Tax Preparation Documents
Document Why You Need It
Form W-2 from your employer The starting point for determining your taxable income.
Form 1099 and other statements from investment firms Helps you compute capital gains, which are taxable, or capital losses, which you may be able to deduct. Dividends and interest are taxable at ordinary income tax rates. Contributions to a traditional IRA may be tax deductible if you meet income thresholds established by the IRS.
Real estate records You may be able to deduct mortgage interest and real estate taxes. Expenses associated with investment real estate may be deductible. If you sell real estate at a profit, you may be required to pay taxes on a portion of the gain.
After you have accounted for the most common aspects of tax preparation, dig a little deeper to discover other areas of your life that may offer tax breaks.
Children are not just a blessing to your family.
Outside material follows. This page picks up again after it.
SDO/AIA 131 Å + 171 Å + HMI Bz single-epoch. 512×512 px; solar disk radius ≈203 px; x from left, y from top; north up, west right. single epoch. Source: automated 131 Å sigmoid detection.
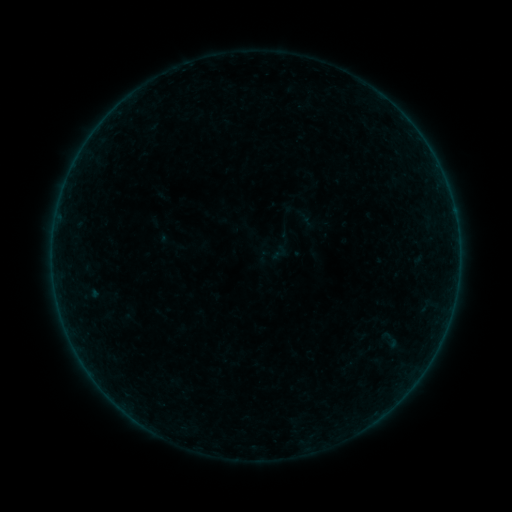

They also bring with them a host of potential tax breaks.
• Dependency exemption. For the 2014 tax year you can deduct $3,950 for each qualifying child you claim as a dependent on your tax form. If your adjusted gross income is above a certain level, you may not receive the full exemption amount.
• Child Tax Credit. This credit can be worth as much as $1,000 per child under the age of 17 that you claimed as a dependent on your tax return. For 2014, the amount of the credit begins to phase out for joint filers with adjusted gross incomes that exceed $110,000 and for single filers and heads-of-household whose income exceeds $75,000.
• Child Care Credit. If you paid childcare for a dependent child under age 13 so you could work, you can earn a credit of between $600 and $1,050 in 2014. If you are paying for the care of two or more children, the potential credit you can earn increases to between $1,200 and $2,100. As with most other tax breaks, the size of the credit depends on your income and, in the case of this particular credit, how much you pay for care. (You can count up to $3,000 for the care of one child and up to $6,000 for the care of two or more).1
• Adoption credit. If you adopted a child in 2014, you can claim a credit of up to $13,190 help offset the cost. Income phase-outs apply for adjusted gross incomes that range from $197,880 to $237,880.1
You may be able to benefit from either a tax deduction or a tax credit if you had any of these types of expenses during 2014.
• Purchased an electric car or plug-in hybrid.
• Had student loan debt paid by parents.
• Had out-of-pocket expenses related to a job search.
• Had moving expenses associated with a first job.
• Were self-employed and paid Medicare premiums.
• Had jury duty pay that was surrendered to employer.
• Utilized the American Opportunity Credit and/or other government-sponsored education programs to pay for education expenses.
• Made energy-saving home improvements.
These are just a few of the tax savings that may await you come April 15. Of course, your individual circumstances will determine if you are eligible for these and other tax breaks. Your tax professional should be able to provide more information on what you do and don’t qualify for.
This communication is not intended to be tax advice and should not be treated as such. Each individual’s situation is different. You should contact your tax professional to discuss your personal situation.
1Source: TurboTax, “Birth of a Child,” updated for tax year 2014.